The end of year holiday slow down is often an opportunity to reflect on what you achieved during the year. It is also often a time to plan for what you want to achieve next year. Many of us spend a significant amount of time thinking about how to achieve things.
From a work-life balance perspective, many of us also are trying to figure out how to balance the achievements we want in business with the achievements we want in our personal lives. I haven't found that Holy Grail yet but am still searching.
I was recently talking with a business colleague of mine about this very thing, and he guided me to some of the fascinating work of Harvard Business Professor, Clayton Christensen, who among other things is a world renowned expert on business disruption and disruptive innovation.
You may wonder what any of that expertise has to do with the question of personal achievement and work-life balance, but Christensen actually asks a very important question about the role the quest for achievement plays in how we decide where to spend our time related to our careers and our personal lives.
His question is simple but seemingly impossible to answer:
"How will you measure your life?"
Then he applies years of business research on why otherwise very successful companies ultimately fail to help us think about this very personal question very differently and with unexpected insight.
Applying Business Disruption Theory To Our Lives Might Just Help Us Make Decisions That Will Make Us Happier
First, it is important to define business disruption theory. It is fairly complicated, but at a very high level and in his own words from a Tedx talk:
"What kills successful companies is that someone comes in at the bottom of the market. The successful company is ultimately killed because they are trying to maximize their profitability. Typically, investments that pay off tomorrow and go to the bottom line are much more tangible than investments that pay off years down the road."
What does this have to do with our personal lives and the pursuit of happiness?
In his talk and his book, Christensen discusses how we as individuals use the same approach successful but failing companies use when making decisions about where to focus our time at work and at home citing the fact that we generally get more tangible short term pay off from achievements at work than at home. This then causes us to invest more focus there even though most of us talk about how our families are the most important things in our lives.
It is an interesting paradox and fascinating thing to think about when you break it down. At work and in my particular job, I get a lot of immediate feedback when things go well with a client. That in turn makes me feel like my hard work and achievements there have paid off right away.

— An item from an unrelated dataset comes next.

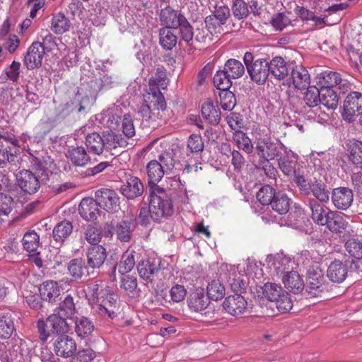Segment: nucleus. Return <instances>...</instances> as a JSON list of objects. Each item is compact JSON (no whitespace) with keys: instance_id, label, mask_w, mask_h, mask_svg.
Segmentation results:
<instances>
[{"instance_id":"1","label":"nucleus","mask_w":362,"mask_h":362,"mask_svg":"<svg viewBox=\"0 0 362 362\" xmlns=\"http://www.w3.org/2000/svg\"><path fill=\"white\" fill-rule=\"evenodd\" d=\"M254 145V150L259 157V167L262 168L269 177H274L276 170L269 162L281 153V143L266 134L257 136Z\"/></svg>"},{"instance_id":"2","label":"nucleus","mask_w":362,"mask_h":362,"mask_svg":"<svg viewBox=\"0 0 362 362\" xmlns=\"http://www.w3.org/2000/svg\"><path fill=\"white\" fill-rule=\"evenodd\" d=\"M170 195L171 194L158 185H155L151 187L149 206L152 220L159 221L163 218L169 217L173 214Z\"/></svg>"},{"instance_id":"3","label":"nucleus","mask_w":362,"mask_h":362,"mask_svg":"<svg viewBox=\"0 0 362 362\" xmlns=\"http://www.w3.org/2000/svg\"><path fill=\"white\" fill-rule=\"evenodd\" d=\"M243 61L251 80L259 85L265 83L269 76L268 60L266 58H258L254 60L252 53L245 52Z\"/></svg>"},{"instance_id":"4","label":"nucleus","mask_w":362,"mask_h":362,"mask_svg":"<svg viewBox=\"0 0 362 362\" xmlns=\"http://www.w3.org/2000/svg\"><path fill=\"white\" fill-rule=\"evenodd\" d=\"M37 327L40 334V339L43 343L47 341L51 333L59 334L66 333L69 331L66 317L59 314L49 315L46 321L39 320L37 322Z\"/></svg>"},{"instance_id":"5","label":"nucleus","mask_w":362,"mask_h":362,"mask_svg":"<svg viewBox=\"0 0 362 362\" xmlns=\"http://www.w3.org/2000/svg\"><path fill=\"white\" fill-rule=\"evenodd\" d=\"M362 112V93L353 91L345 98L343 103L341 117L349 123L354 122Z\"/></svg>"},{"instance_id":"6","label":"nucleus","mask_w":362,"mask_h":362,"mask_svg":"<svg viewBox=\"0 0 362 362\" xmlns=\"http://www.w3.org/2000/svg\"><path fill=\"white\" fill-rule=\"evenodd\" d=\"M117 296L111 291L108 294L103 296L95 302L96 312L103 317L114 319L117 317V312L119 309L117 305Z\"/></svg>"},{"instance_id":"7","label":"nucleus","mask_w":362,"mask_h":362,"mask_svg":"<svg viewBox=\"0 0 362 362\" xmlns=\"http://www.w3.org/2000/svg\"><path fill=\"white\" fill-rule=\"evenodd\" d=\"M18 186L25 193L35 194L40 187L39 177L28 170H22L16 174Z\"/></svg>"},{"instance_id":"8","label":"nucleus","mask_w":362,"mask_h":362,"mask_svg":"<svg viewBox=\"0 0 362 362\" xmlns=\"http://www.w3.org/2000/svg\"><path fill=\"white\" fill-rule=\"evenodd\" d=\"M266 262L268 267L273 269L277 276H283L293 269V262L291 257L283 253L267 255Z\"/></svg>"},{"instance_id":"9","label":"nucleus","mask_w":362,"mask_h":362,"mask_svg":"<svg viewBox=\"0 0 362 362\" xmlns=\"http://www.w3.org/2000/svg\"><path fill=\"white\" fill-rule=\"evenodd\" d=\"M119 192L127 199H134L143 194L144 185L139 177L127 175L119 187Z\"/></svg>"},{"instance_id":"10","label":"nucleus","mask_w":362,"mask_h":362,"mask_svg":"<svg viewBox=\"0 0 362 362\" xmlns=\"http://www.w3.org/2000/svg\"><path fill=\"white\" fill-rule=\"evenodd\" d=\"M95 197L99 205L107 211H117L119 206V197L113 189H98L95 192Z\"/></svg>"},{"instance_id":"11","label":"nucleus","mask_w":362,"mask_h":362,"mask_svg":"<svg viewBox=\"0 0 362 362\" xmlns=\"http://www.w3.org/2000/svg\"><path fill=\"white\" fill-rule=\"evenodd\" d=\"M349 267L347 262L334 259L328 266L327 276L333 283L341 284L348 276Z\"/></svg>"},{"instance_id":"12","label":"nucleus","mask_w":362,"mask_h":362,"mask_svg":"<svg viewBox=\"0 0 362 362\" xmlns=\"http://www.w3.org/2000/svg\"><path fill=\"white\" fill-rule=\"evenodd\" d=\"M44 48L40 42H34L28 47L24 57V64L28 69H33L42 65L45 56Z\"/></svg>"},{"instance_id":"13","label":"nucleus","mask_w":362,"mask_h":362,"mask_svg":"<svg viewBox=\"0 0 362 362\" xmlns=\"http://www.w3.org/2000/svg\"><path fill=\"white\" fill-rule=\"evenodd\" d=\"M160 269V261L157 258L149 257L141 260L137 265L138 273L141 278L152 281Z\"/></svg>"},{"instance_id":"14","label":"nucleus","mask_w":362,"mask_h":362,"mask_svg":"<svg viewBox=\"0 0 362 362\" xmlns=\"http://www.w3.org/2000/svg\"><path fill=\"white\" fill-rule=\"evenodd\" d=\"M223 307L228 314L239 316L246 311L247 302L241 295L234 294L225 298Z\"/></svg>"},{"instance_id":"15","label":"nucleus","mask_w":362,"mask_h":362,"mask_svg":"<svg viewBox=\"0 0 362 362\" xmlns=\"http://www.w3.org/2000/svg\"><path fill=\"white\" fill-rule=\"evenodd\" d=\"M54 351L58 356L67 358L76 351V344L68 335H61L54 342Z\"/></svg>"},{"instance_id":"16","label":"nucleus","mask_w":362,"mask_h":362,"mask_svg":"<svg viewBox=\"0 0 362 362\" xmlns=\"http://www.w3.org/2000/svg\"><path fill=\"white\" fill-rule=\"evenodd\" d=\"M353 199V192L349 188L339 187L334 189L332 191V201L339 209H347L351 205Z\"/></svg>"},{"instance_id":"17","label":"nucleus","mask_w":362,"mask_h":362,"mask_svg":"<svg viewBox=\"0 0 362 362\" xmlns=\"http://www.w3.org/2000/svg\"><path fill=\"white\" fill-rule=\"evenodd\" d=\"M86 257L87 264L90 268L99 269L103 265L107 258L106 249L102 245H93L88 248Z\"/></svg>"},{"instance_id":"18","label":"nucleus","mask_w":362,"mask_h":362,"mask_svg":"<svg viewBox=\"0 0 362 362\" xmlns=\"http://www.w3.org/2000/svg\"><path fill=\"white\" fill-rule=\"evenodd\" d=\"M98 206L100 205L96 199H93L90 197L84 198L79 204V214L83 219L88 221H93L96 219L99 215L100 211Z\"/></svg>"},{"instance_id":"19","label":"nucleus","mask_w":362,"mask_h":362,"mask_svg":"<svg viewBox=\"0 0 362 362\" xmlns=\"http://www.w3.org/2000/svg\"><path fill=\"white\" fill-rule=\"evenodd\" d=\"M185 18L183 14L170 7H166L160 11V21L168 29L177 28Z\"/></svg>"},{"instance_id":"20","label":"nucleus","mask_w":362,"mask_h":362,"mask_svg":"<svg viewBox=\"0 0 362 362\" xmlns=\"http://www.w3.org/2000/svg\"><path fill=\"white\" fill-rule=\"evenodd\" d=\"M159 82L160 81L156 78H151L149 79L147 99L148 100H152V105L164 110L166 108V103L163 93L158 88Z\"/></svg>"},{"instance_id":"21","label":"nucleus","mask_w":362,"mask_h":362,"mask_svg":"<svg viewBox=\"0 0 362 362\" xmlns=\"http://www.w3.org/2000/svg\"><path fill=\"white\" fill-rule=\"evenodd\" d=\"M291 81L296 88L304 89L310 84V74L302 65H296L291 70Z\"/></svg>"},{"instance_id":"22","label":"nucleus","mask_w":362,"mask_h":362,"mask_svg":"<svg viewBox=\"0 0 362 362\" xmlns=\"http://www.w3.org/2000/svg\"><path fill=\"white\" fill-rule=\"evenodd\" d=\"M209 299L205 296L204 289H195L191 292L187 298L188 306L194 312H201L208 307Z\"/></svg>"},{"instance_id":"23","label":"nucleus","mask_w":362,"mask_h":362,"mask_svg":"<svg viewBox=\"0 0 362 362\" xmlns=\"http://www.w3.org/2000/svg\"><path fill=\"white\" fill-rule=\"evenodd\" d=\"M269 75L279 81L284 79L288 74V68L284 59L279 56L273 57L268 61Z\"/></svg>"},{"instance_id":"24","label":"nucleus","mask_w":362,"mask_h":362,"mask_svg":"<svg viewBox=\"0 0 362 362\" xmlns=\"http://www.w3.org/2000/svg\"><path fill=\"white\" fill-rule=\"evenodd\" d=\"M282 281L285 287L293 293H300L304 287V281L297 272H287L282 277Z\"/></svg>"},{"instance_id":"25","label":"nucleus","mask_w":362,"mask_h":362,"mask_svg":"<svg viewBox=\"0 0 362 362\" xmlns=\"http://www.w3.org/2000/svg\"><path fill=\"white\" fill-rule=\"evenodd\" d=\"M320 99L321 90L315 86H308L303 98L305 105L310 108L308 113L311 112L316 115L320 112L318 105L320 104Z\"/></svg>"},{"instance_id":"26","label":"nucleus","mask_w":362,"mask_h":362,"mask_svg":"<svg viewBox=\"0 0 362 362\" xmlns=\"http://www.w3.org/2000/svg\"><path fill=\"white\" fill-rule=\"evenodd\" d=\"M202 115L211 124H218L221 121V111L217 103L208 99L202 106Z\"/></svg>"},{"instance_id":"27","label":"nucleus","mask_w":362,"mask_h":362,"mask_svg":"<svg viewBox=\"0 0 362 362\" xmlns=\"http://www.w3.org/2000/svg\"><path fill=\"white\" fill-rule=\"evenodd\" d=\"M230 15V11L228 7L221 6L216 11L214 16H207L205 19V23L208 30L212 34L214 32V25L221 26L224 24Z\"/></svg>"},{"instance_id":"28","label":"nucleus","mask_w":362,"mask_h":362,"mask_svg":"<svg viewBox=\"0 0 362 362\" xmlns=\"http://www.w3.org/2000/svg\"><path fill=\"white\" fill-rule=\"evenodd\" d=\"M38 291L40 298L50 303L54 302L60 294V290L57 282L53 281L43 282L39 287Z\"/></svg>"},{"instance_id":"29","label":"nucleus","mask_w":362,"mask_h":362,"mask_svg":"<svg viewBox=\"0 0 362 362\" xmlns=\"http://www.w3.org/2000/svg\"><path fill=\"white\" fill-rule=\"evenodd\" d=\"M308 202L313 221L320 226H325L327 221V214L329 210L324 208L314 199H309Z\"/></svg>"},{"instance_id":"30","label":"nucleus","mask_w":362,"mask_h":362,"mask_svg":"<svg viewBox=\"0 0 362 362\" xmlns=\"http://www.w3.org/2000/svg\"><path fill=\"white\" fill-rule=\"evenodd\" d=\"M327 228L334 233H342L346 229L347 222L344 219L343 216L332 211H328L327 214Z\"/></svg>"},{"instance_id":"31","label":"nucleus","mask_w":362,"mask_h":362,"mask_svg":"<svg viewBox=\"0 0 362 362\" xmlns=\"http://www.w3.org/2000/svg\"><path fill=\"white\" fill-rule=\"evenodd\" d=\"M69 274L75 279H81L83 276L88 275V269L82 258H74L67 264Z\"/></svg>"},{"instance_id":"32","label":"nucleus","mask_w":362,"mask_h":362,"mask_svg":"<svg viewBox=\"0 0 362 362\" xmlns=\"http://www.w3.org/2000/svg\"><path fill=\"white\" fill-rule=\"evenodd\" d=\"M14 319L9 313L0 314V338L10 339L15 332Z\"/></svg>"},{"instance_id":"33","label":"nucleus","mask_w":362,"mask_h":362,"mask_svg":"<svg viewBox=\"0 0 362 362\" xmlns=\"http://www.w3.org/2000/svg\"><path fill=\"white\" fill-rule=\"evenodd\" d=\"M346 146L349 160L354 165L362 164V142L356 139L349 140Z\"/></svg>"},{"instance_id":"34","label":"nucleus","mask_w":362,"mask_h":362,"mask_svg":"<svg viewBox=\"0 0 362 362\" xmlns=\"http://www.w3.org/2000/svg\"><path fill=\"white\" fill-rule=\"evenodd\" d=\"M103 138V134L96 132L89 134L86 138V145L90 152L100 155L105 149Z\"/></svg>"},{"instance_id":"35","label":"nucleus","mask_w":362,"mask_h":362,"mask_svg":"<svg viewBox=\"0 0 362 362\" xmlns=\"http://www.w3.org/2000/svg\"><path fill=\"white\" fill-rule=\"evenodd\" d=\"M105 148L106 150L115 149L117 147L125 148L127 146V140L119 134L113 132L103 133Z\"/></svg>"},{"instance_id":"36","label":"nucleus","mask_w":362,"mask_h":362,"mask_svg":"<svg viewBox=\"0 0 362 362\" xmlns=\"http://www.w3.org/2000/svg\"><path fill=\"white\" fill-rule=\"evenodd\" d=\"M317 276H312V272H308V280L306 286V291L311 296H318L323 291L322 284L323 275L322 271L317 274Z\"/></svg>"},{"instance_id":"37","label":"nucleus","mask_w":362,"mask_h":362,"mask_svg":"<svg viewBox=\"0 0 362 362\" xmlns=\"http://www.w3.org/2000/svg\"><path fill=\"white\" fill-rule=\"evenodd\" d=\"M290 204L291 199L285 193L278 192L275 194L270 205L272 209L279 214H285L289 210Z\"/></svg>"},{"instance_id":"38","label":"nucleus","mask_w":362,"mask_h":362,"mask_svg":"<svg viewBox=\"0 0 362 362\" xmlns=\"http://www.w3.org/2000/svg\"><path fill=\"white\" fill-rule=\"evenodd\" d=\"M73 226L69 221L57 223L53 229L52 234L57 243H62L72 233Z\"/></svg>"},{"instance_id":"39","label":"nucleus","mask_w":362,"mask_h":362,"mask_svg":"<svg viewBox=\"0 0 362 362\" xmlns=\"http://www.w3.org/2000/svg\"><path fill=\"white\" fill-rule=\"evenodd\" d=\"M94 325L86 317H78L75 321V332L78 337L84 339L90 335L93 332Z\"/></svg>"},{"instance_id":"40","label":"nucleus","mask_w":362,"mask_h":362,"mask_svg":"<svg viewBox=\"0 0 362 362\" xmlns=\"http://www.w3.org/2000/svg\"><path fill=\"white\" fill-rule=\"evenodd\" d=\"M68 158L77 166H84L90 161V157L83 146H78L68 151Z\"/></svg>"},{"instance_id":"41","label":"nucleus","mask_w":362,"mask_h":362,"mask_svg":"<svg viewBox=\"0 0 362 362\" xmlns=\"http://www.w3.org/2000/svg\"><path fill=\"white\" fill-rule=\"evenodd\" d=\"M133 230L132 223L124 220L117 223L115 228L117 238L122 243H128L130 241Z\"/></svg>"},{"instance_id":"42","label":"nucleus","mask_w":362,"mask_h":362,"mask_svg":"<svg viewBox=\"0 0 362 362\" xmlns=\"http://www.w3.org/2000/svg\"><path fill=\"white\" fill-rule=\"evenodd\" d=\"M321 101L322 104L327 109L335 110L339 103V97L336 92L329 87L321 88Z\"/></svg>"},{"instance_id":"43","label":"nucleus","mask_w":362,"mask_h":362,"mask_svg":"<svg viewBox=\"0 0 362 362\" xmlns=\"http://www.w3.org/2000/svg\"><path fill=\"white\" fill-rule=\"evenodd\" d=\"M86 110L83 101L78 98L77 95L74 100L69 101L60 107L58 116L65 117L73 112H82Z\"/></svg>"},{"instance_id":"44","label":"nucleus","mask_w":362,"mask_h":362,"mask_svg":"<svg viewBox=\"0 0 362 362\" xmlns=\"http://www.w3.org/2000/svg\"><path fill=\"white\" fill-rule=\"evenodd\" d=\"M146 171L149 182L154 184L158 182L166 173V171L156 160H152L147 164Z\"/></svg>"},{"instance_id":"45","label":"nucleus","mask_w":362,"mask_h":362,"mask_svg":"<svg viewBox=\"0 0 362 362\" xmlns=\"http://www.w3.org/2000/svg\"><path fill=\"white\" fill-rule=\"evenodd\" d=\"M223 70L232 78H238L245 73V67L241 62L235 59H230L225 63Z\"/></svg>"},{"instance_id":"46","label":"nucleus","mask_w":362,"mask_h":362,"mask_svg":"<svg viewBox=\"0 0 362 362\" xmlns=\"http://www.w3.org/2000/svg\"><path fill=\"white\" fill-rule=\"evenodd\" d=\"M262 296L272 303H274L284 292L280 285L275 283H267L262 287Z\"/></svg>"},{"instance_id":"47","label":"nucleus","mask_w":362,"mask_h":362,"mask_svg":"<svg viewBox=\"0 0 362 362\" xmlns=\"http://www.w3.org/2000/svg\"><path fill=\"white\" fill-rule=\"evenodd\" d=\"M148 101L149 104L142 105L140 111L139 112V115L142 117L141 124L144 127L150 126L151 122L156 120V115L154 112L155 110H162L161 109H158L157 107L152 105V100Z\"/></svg>"},{"instance_id":"48","label":"nucleus","mask_w":362,"mask_h":362,"mask_svg":"<svg viewBox=\"0 0 362 362\" xmlns=\"http://www.w3.org/2000/svg\"><path fill=\"white\" fill-rule=\"evenodd\" d=\"M206 291L209 299L218 300L225 296V286L218 279L212 280L209 283Z\"/></svg>"},{"instance_id":"49","label":"nucleus","mask_w":362,"mask_h":362,"mask_svg":"<svg viewBox=\"0 0 362 362\" xmlns=\"http://www.w3.org/2000/svg\"><path fill=\"white\" fill-rule=\"evenodd\" d=\"M136 252L133 250H127L123 253L119 264V272L121 274L129 272L135 265Z\"/></svg>"},{"instance_id":"50","label":"nucleus","mask_w":362,"mask_h":362,"mask_svg":"<svg viewBox=\"0 0 362 362\" xmlns=\"http://www.w3.org/2000/svg\"><path fill=\"white\" fill-rule=\"evenodd\" d=\"M69 20L64 14L59 13L53 16L51 28L55 33L62 34L69 30Z\"/></svg>"},{"instance_id":"51","label":"nucleus","mask_w":362,"mask_h":362,"mask_svg":"<svg viewBox=\"0 0 362 362\" xmlns=\"http://www.w3.org/2000/svg\"><path fill=\"white\" fill-rule=\"evenodd\" d=\"M233 139L239 148H241L247 153H252L255 146L245 133L242 131H235L233 133Z\"/></svg>"},{"instance_id":"52","label":"nucleus","mask_w":362,"mask_h":362,"mask_svg":"<svg viewBox=\"0 0 362 362\" xmlns=\"http://www.w3.org/2000/svg\"><path fill=\"white\" fill-rule=\"evenodd\" d=\"M177 36L169 29L162 28L160 30V44L167 50L172 49L177 44Z\"/></svg>"},{"instance_id":"53","label":"nucleus","mask_w":362,"mask_h":362,"mask_svg":"<svg viewBox=\"0 0 362 362\" xmlns=\"http://www.w3.org/2000/svg\"><path fill=\"white\" fill-rule=\"evenodd\" d=\"M231 78L223 69L219 70L214 76V84L222 91L228 90L232 86Z\"/></svg>"},{"instance_id":"54","label":"nucleus","mask_w":362,"mask_h":362,"mask_svg":"<svg viewBox=\"0 0 362 362\" xmlns=\"http://www.w3.org/2000/svg\"><path fill=\"white\" fill-rule=\"evenodd\" d=\"M76 312L75 304L73 298L68 295L64 300L60 303L57 314L66 317L71 318Z\"/></svg>"},{"instance_id":"55","label":"nucleus","mask_w":362,"mask_h":362,"mask_svg":"<svg viewBox=\"0 0 362 362\" xmlns=\"http://www.w3.org/2000/svg\"><path fill=\"white\" fill-rule=\"evenodd\" d=\"M39 235L35 231L26 233L22 240L24 249L28 252H36L39 246Z\"/></svg>"},{"instance_id":"56","label":"nucleus","mask_w":362,"mask_h":362,"mask_svg":"<svg viewBox=\"0 0 362 362\" xmlns=\"http://www.w3.org/2000/svg\"><path fill=\"white\" fill-rule=\"evenodd\" d=\"M275 189L270 185H264L257 193V199L262 205H269L272 203L276 194Z\"/></svg>"},{"instance_id":"57","label":"nucleus","mask_w":362,"mask_h":362,"mask_svg":"<svg viewBox=\"0 0 362 362\" xmlns=\"http://www.w3.org/2000/svg\"><path fill=\"white\" fill-rule=\"evenodd\" d=\"M311 188V194L320 202L326 203L329 201V192L323 183L315 181Z\"/></svg>"},{"instance_id":"58","label":"nucleus","mask_w":362,"mask_h":362,"mask_svg":"<svg viewBox=\"0 0 362 362\" xmlns=\"http://www.w3.org/2000/svg\"><path fill=\"white\" fill-rule=\"evenodd\" d=\"M221 106L223 110L231 111L236 105V98L234 93L231 91L224 90L220 94Z\"/></svg>"},{"instance_id":"59","label":"nucleus","mask_w":362,"mask_h":362,"mask_svg":"<svg viewBox=\"0 0 362 362\" xmlns=\"http://www.w3.org/2000/svg\"><path fill=\"white\" fill-rule=\"evenodd\" d=\"M349 254L355 259H362V242L356 239H349L345 244Z\"/></svg>"},{"instance_id":"60","label":"nucleus","mask_w":362,"mask_h":362,"mask_svg":"<svg viewBox=\"0 0 362 362\" xmlns=\"http://www.w3.org/2000/svg\"><path fill=\"white\" fill-rule=\"evenodd\" d=\"M40 37L42 39L41 42L44 51L52 52L58 46L56 38L49 33L48 30H42Z\"/></svg>"},{"instance_id":"61","label":"nucleus","mask_w":362,"mask_h":362,"mask_svg":"<svg viewBox=\"0 0 362 362\" xmlns=\"http://www.w3.org/2000/svg\"><path fill=\"white\" fill-rule=\"evenodd\" d=\"M158 163L168 173L175 166L174 153L172 150L163 152L158 157Z\"/></svg>"},{"instance_id":"62","label":"nucleus","mask_w":362,"mask_h":362,"mask_svg":"<svg viewBox=\"0 0 362 362\" xmlns=\"http://www.w3.org/2000/svg\"><path fill=\"white\" fill-rule=\"evenodd\" d=\"M342 82L340 75L334 71H325L322 74V81L320 83L322 87H329L339 85Z\"/></svg>"},{"instance_id":"63","label":"nucleus","mask_w":362,"mask_h":362,"mask_svg":"<svg viewBox=\"0 0 362 362\" xmlns=\"http://www.w3.org/2000/svg\"><path fill=\"white\" fill-rule=\"evenodd\" d=\"M89 294L91 295L95 302L98 300L101 296H105L108 294L111 290L109 286H104L103 282L98 284V282H95L92 284L89 287Z\"/></svg>"},{"instance_id":"64","label":"nucleus","mask_w":362,"mask_h":362,"mask_svg":"<svg viewBox=\"0 0 362 362\" xmlns=\"http://www.w3.org/2000/svg\"><path fill=\"white\" fill-rule=\"evenodd\" d=\"M293 181L298 187L300 192L305 195H309L311 194L312 182L308 180L305 177L297 173H295Z\"/></svg>"}]
</instances>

I get positive reinforcement. I actually get paid for my work. Often, I get more work because they liked what I did. That's what my business is all about. I feel good about the fact that I focused on those achievements that got me tangible benefits right here and now.
But Christensen talks about the fact that it doesn't often work this way at home and uses our children as an example. Any of us who are raising children at any age know that there is very little immediate gratification or satisfaction that confirms that you have done a good job raising them.
In fact, it is often quite the opposite. They are defiant. They don't listen. They screw up even with our experience-based advice that they toss to the curb (particularly relevant for any parent still trudging through the particularly difficult teenage years).
The payoff doesn't come for years even decades.
What is the big point?
Quite simply, as Christensen describes, it is very easy to focus on the work achievements that give us short term tangible results at the expense of the long-term investments in family even if that was never our intention.
This is the mistake that kills otherwise successful companies, and it is the same mistake that causes many of us who are very achievement oriented to go down a path in life that is very different than what we said we really wanted - making great achievements at work but with collateral damage on our personal relationships with our friends and families.
It is a pretty heavy thing to consider. It is also an inspiring new lens through which we can look at our lives, though. It forces us to think about why we choose to spend time in the areas we do related to our careers and our personal lives. Maybe more importantly, it challenges us to think about if we want to change any of that.
That forced thinking was an unexpected gift for me this holiday season. In the holiday spirit, I thought I would pass it along.